Now I can’t say for sure, but I don’t remember my grandmother ever “meeting” a sweet potato. To be honest, I’m not sure I even knew what a sweet potato was until college. I had to dive deep into their nutritional profile before admitting they just might be superior to the beloved white potato of my childhood. Much like their counterpart, they can be boiled, pureed, or made into crave-worthy fries. You may enjoy a baked sweet potato with a dash of cinnamon and honey. You may even put them in your smoothies or roasted atop a savory winter salad. One thing I highly suggest you do is try them mashed – with miso, coconut butter, and wasabi. That’s right, wasabi!
The sweetness of potato paired with decadently smooth coconut butter and a hidden snap of heated wasabi is slightly confusing but altogether wonderful to your taste buds. Add some mildly sweet and salty white miso for the perfect combination of flavors you’d never expect to be the most delicious potato you’ve ever eaten.
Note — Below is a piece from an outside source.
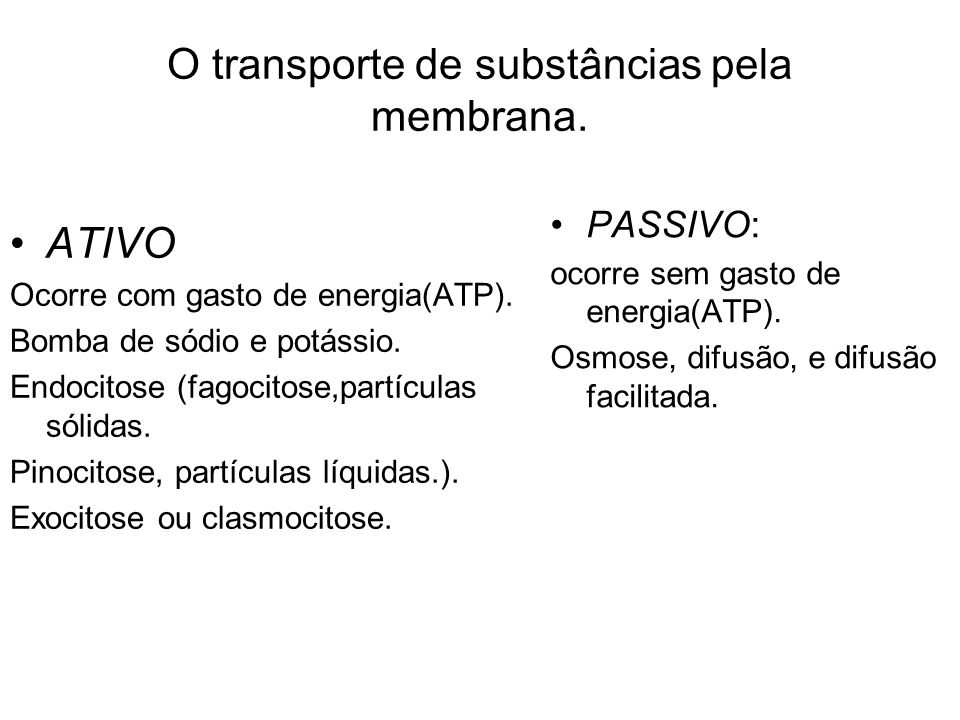 O transporte de substâncias pela membrana.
This recipe, comprised of simple, yet distinct flavors comes together effortlessly and is sure to be a new favorite!
Why we love it:
- Coconut Butter is a medium-chain fatty acid (about 60 percent fat) that aids in weight loss, boosting immunity, warding off viruses, helping prevent disease, providing a performance boost for athletes, containing beneficial fiber, giving hair a shine and providing iron.
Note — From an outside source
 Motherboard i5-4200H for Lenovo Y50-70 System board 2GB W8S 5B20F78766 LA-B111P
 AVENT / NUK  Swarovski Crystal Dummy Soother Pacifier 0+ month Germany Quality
- Sweet potatoes contain a good amount of fiber as well as vitamin A, vitamin C, manganese and several other vitamins and minerals. They are especially high in beta-carotene, which is a powerful antioxidant that can help promote healthy vision, improve respiratory health and even protect your skin. This vitamin is especially important in terms of immunity, it helps stimulate the production of immune cells that fight off disease and infection.
- Wasabi, known by some as “Japanese horseradish”, contains high levels of isothiocyanates. These antioxidants help fight and prevent disease by reducing inflammation and eliminating free radicals and harmful bacteria. Regular consumption of wasabi has been shown to benefit heart health, prevent cancer, and treat respiratory conditions and arthritis.
- Ginger contains antioxidant and anti-inflammatory compounds including shogaols, gingerols, and 6-dehydrogingerdione (DGE). It has been used throughout history to treat an array of illnesses and is especially known for its ability to fight nausea, the common cold, and pain from from arthritis to headaches to menstrual cramps. (Reinhard, Tonia, MS, RD. (2014). Superfoods: The Healthiest Foods on the Planet, 2nd Edition.)
- Like other fermented products, miso contains beneficial bacteria, enzymes, yeasts, and other microorganisms that promote health. The Japanese are devout in their consumption of miso for its nutritional values, such as rebuilding healthy intestinal flora and promoting toxic elimination. (D’Amico, Serge. Fortin, Francois. (1996). The Visual Food Encyclopedia.)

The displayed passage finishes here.